--- Start of Listed records ---

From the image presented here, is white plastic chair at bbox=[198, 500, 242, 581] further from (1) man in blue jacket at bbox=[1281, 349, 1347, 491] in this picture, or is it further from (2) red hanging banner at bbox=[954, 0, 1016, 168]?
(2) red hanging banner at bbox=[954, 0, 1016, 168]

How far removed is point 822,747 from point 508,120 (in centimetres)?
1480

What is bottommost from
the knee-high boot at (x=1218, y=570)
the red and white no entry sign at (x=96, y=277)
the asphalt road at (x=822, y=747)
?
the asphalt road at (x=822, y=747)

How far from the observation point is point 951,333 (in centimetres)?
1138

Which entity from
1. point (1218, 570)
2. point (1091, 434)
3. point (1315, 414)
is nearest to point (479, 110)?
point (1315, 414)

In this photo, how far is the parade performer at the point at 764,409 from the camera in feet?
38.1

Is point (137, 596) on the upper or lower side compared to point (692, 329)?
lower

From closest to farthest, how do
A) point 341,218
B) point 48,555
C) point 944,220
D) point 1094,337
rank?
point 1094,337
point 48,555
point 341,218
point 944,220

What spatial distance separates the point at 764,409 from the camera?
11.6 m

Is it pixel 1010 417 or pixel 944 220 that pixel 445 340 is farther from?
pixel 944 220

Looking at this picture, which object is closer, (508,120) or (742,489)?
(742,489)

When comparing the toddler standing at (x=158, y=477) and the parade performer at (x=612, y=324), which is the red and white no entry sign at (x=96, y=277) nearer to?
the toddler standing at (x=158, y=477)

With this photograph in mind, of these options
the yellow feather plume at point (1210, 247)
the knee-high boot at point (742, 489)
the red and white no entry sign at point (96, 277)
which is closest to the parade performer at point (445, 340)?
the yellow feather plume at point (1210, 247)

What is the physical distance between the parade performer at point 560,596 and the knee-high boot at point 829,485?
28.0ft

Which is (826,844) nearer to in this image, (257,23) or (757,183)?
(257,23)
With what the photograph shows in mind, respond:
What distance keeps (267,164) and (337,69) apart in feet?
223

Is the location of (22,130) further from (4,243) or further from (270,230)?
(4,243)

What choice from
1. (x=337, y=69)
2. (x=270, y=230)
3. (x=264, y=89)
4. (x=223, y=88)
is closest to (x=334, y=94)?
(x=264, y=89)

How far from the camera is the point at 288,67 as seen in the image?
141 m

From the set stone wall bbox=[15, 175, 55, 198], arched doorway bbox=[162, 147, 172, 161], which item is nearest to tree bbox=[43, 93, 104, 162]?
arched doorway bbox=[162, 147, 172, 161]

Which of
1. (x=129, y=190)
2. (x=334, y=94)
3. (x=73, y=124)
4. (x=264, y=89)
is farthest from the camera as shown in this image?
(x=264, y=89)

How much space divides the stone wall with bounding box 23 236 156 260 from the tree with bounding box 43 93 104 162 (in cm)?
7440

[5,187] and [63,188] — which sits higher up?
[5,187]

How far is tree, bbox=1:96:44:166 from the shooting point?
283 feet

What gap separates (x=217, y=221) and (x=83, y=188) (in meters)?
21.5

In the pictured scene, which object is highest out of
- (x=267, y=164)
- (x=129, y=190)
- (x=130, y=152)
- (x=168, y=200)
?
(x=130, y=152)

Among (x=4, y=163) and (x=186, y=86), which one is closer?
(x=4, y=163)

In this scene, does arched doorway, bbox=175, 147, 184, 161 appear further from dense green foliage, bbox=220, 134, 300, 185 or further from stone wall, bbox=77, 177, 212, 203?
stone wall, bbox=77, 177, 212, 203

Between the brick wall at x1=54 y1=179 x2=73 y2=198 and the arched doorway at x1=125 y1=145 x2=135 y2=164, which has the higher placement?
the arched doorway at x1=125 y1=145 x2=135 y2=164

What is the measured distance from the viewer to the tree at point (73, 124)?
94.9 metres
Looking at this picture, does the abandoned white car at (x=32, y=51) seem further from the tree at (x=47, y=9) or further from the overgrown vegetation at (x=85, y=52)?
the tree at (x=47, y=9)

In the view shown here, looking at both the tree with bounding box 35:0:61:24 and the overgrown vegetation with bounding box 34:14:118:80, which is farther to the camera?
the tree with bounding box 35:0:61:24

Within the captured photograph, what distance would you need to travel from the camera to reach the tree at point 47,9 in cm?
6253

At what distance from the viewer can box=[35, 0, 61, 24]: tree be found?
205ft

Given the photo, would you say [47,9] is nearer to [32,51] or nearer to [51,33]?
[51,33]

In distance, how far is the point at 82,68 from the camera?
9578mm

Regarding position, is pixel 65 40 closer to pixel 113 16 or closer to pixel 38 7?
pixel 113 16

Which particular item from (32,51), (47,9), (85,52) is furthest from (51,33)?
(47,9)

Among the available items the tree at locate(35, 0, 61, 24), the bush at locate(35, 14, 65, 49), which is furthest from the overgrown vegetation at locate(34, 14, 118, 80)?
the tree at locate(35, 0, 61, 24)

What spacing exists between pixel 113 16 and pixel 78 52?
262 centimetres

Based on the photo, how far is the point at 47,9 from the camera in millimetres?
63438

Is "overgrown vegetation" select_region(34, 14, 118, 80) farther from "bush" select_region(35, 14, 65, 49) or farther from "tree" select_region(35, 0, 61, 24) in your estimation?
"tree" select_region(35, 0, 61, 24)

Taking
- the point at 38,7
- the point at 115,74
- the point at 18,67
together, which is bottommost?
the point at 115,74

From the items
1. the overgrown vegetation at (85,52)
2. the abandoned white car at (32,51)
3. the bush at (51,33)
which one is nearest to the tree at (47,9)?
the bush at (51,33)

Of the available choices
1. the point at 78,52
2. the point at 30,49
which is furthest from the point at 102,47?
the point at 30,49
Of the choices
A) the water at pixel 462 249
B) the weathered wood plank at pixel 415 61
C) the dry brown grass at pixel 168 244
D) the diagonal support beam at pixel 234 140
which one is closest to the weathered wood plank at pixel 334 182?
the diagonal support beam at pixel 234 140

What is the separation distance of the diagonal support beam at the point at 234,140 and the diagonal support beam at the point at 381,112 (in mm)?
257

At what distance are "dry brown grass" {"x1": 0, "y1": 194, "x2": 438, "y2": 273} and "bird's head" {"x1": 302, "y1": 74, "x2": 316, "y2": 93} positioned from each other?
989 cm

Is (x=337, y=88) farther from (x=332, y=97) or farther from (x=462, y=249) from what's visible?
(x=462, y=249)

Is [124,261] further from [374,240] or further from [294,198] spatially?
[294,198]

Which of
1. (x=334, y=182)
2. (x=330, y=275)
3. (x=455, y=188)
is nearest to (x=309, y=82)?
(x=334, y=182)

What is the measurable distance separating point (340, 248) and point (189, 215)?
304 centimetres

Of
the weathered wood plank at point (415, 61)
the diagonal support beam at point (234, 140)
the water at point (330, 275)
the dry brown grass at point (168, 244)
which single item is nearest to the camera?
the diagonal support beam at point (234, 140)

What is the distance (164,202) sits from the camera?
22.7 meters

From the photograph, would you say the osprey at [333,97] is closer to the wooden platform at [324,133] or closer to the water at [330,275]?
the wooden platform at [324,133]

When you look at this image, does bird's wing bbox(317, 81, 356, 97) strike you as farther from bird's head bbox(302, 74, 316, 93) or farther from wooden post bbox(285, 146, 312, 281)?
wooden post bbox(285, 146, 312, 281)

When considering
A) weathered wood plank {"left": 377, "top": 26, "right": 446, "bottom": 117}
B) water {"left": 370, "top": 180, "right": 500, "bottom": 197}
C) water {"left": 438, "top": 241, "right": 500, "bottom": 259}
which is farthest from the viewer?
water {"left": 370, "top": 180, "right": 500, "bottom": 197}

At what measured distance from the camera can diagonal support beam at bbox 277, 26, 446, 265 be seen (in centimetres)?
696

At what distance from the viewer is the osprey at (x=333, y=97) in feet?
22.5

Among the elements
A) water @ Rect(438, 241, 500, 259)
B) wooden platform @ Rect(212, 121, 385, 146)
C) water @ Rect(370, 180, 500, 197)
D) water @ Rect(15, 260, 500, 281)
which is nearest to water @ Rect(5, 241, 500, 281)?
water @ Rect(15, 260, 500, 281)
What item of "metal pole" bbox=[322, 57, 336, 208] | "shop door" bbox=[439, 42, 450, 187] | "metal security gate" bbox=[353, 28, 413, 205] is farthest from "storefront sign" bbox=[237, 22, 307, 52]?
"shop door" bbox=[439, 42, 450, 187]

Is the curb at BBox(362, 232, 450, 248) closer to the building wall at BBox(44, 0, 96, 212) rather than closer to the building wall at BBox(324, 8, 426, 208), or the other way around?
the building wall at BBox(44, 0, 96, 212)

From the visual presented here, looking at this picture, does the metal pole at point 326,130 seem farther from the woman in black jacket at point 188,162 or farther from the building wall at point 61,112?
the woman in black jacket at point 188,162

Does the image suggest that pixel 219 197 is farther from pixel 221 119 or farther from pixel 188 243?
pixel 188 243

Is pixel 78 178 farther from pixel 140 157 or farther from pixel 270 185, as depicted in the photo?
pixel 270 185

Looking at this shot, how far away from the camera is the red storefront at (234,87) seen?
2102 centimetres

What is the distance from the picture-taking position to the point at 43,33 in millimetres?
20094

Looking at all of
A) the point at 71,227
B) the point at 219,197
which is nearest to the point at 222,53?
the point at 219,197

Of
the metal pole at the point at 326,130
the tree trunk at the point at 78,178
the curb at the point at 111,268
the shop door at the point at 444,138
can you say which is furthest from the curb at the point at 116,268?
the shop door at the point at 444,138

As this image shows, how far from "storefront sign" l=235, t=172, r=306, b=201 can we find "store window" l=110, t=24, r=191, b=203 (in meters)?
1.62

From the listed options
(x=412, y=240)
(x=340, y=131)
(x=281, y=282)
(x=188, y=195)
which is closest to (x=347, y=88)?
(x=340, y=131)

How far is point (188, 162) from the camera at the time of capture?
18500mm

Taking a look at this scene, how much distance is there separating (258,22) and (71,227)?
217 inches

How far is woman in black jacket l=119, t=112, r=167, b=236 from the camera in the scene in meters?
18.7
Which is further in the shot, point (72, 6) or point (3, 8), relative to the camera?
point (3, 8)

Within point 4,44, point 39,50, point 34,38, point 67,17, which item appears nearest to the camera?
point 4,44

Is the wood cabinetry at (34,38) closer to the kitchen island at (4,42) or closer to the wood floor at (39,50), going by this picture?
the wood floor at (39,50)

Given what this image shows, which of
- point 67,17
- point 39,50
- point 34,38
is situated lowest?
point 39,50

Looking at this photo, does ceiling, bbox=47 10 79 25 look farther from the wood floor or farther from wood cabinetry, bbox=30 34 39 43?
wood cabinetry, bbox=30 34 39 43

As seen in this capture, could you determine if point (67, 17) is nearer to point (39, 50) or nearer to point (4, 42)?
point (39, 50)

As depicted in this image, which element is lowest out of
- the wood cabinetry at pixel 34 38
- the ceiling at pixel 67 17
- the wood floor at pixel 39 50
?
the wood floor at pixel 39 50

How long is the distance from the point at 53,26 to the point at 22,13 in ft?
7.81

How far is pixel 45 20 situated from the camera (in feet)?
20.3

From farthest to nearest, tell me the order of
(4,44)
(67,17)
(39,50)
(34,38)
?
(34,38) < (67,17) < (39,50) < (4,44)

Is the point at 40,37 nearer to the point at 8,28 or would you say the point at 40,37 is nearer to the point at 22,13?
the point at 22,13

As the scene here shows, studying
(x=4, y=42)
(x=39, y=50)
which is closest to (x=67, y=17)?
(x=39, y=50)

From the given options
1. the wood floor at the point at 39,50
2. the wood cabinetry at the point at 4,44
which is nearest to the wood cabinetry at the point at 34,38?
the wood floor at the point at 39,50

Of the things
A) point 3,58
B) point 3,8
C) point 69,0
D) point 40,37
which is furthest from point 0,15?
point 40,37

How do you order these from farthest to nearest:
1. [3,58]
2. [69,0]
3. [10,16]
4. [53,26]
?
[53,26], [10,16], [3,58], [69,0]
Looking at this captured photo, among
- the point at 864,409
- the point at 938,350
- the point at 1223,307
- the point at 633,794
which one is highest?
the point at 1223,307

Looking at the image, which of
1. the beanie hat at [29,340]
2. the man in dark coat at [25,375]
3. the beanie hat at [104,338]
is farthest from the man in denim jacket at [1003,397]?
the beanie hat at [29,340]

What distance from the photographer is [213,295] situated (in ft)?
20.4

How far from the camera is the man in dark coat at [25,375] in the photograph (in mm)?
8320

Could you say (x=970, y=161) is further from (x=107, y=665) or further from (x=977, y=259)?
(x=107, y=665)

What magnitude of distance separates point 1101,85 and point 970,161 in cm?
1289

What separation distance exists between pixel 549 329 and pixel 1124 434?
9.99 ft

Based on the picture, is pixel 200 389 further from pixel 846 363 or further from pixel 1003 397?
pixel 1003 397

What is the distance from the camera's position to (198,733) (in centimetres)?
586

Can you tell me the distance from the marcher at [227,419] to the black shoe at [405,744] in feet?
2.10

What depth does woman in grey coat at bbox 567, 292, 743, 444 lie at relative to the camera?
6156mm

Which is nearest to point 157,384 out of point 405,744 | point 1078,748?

--- End of Listed records ---

Please retype the entries exactly, starting at the line that contains "Can you tell" and continuing through the last line of the entries, with both ends included.

Can you tell me the distance from the marcher at [227,419] to the black shoe at [405,744] in feet?
2.10

What depth does woman in grey coat at bbox 567, 292, 743, 444 lie at relative to the camera?
6156mm

Which is nearest to point 157,384 out of point 405,744 | point 1078,748?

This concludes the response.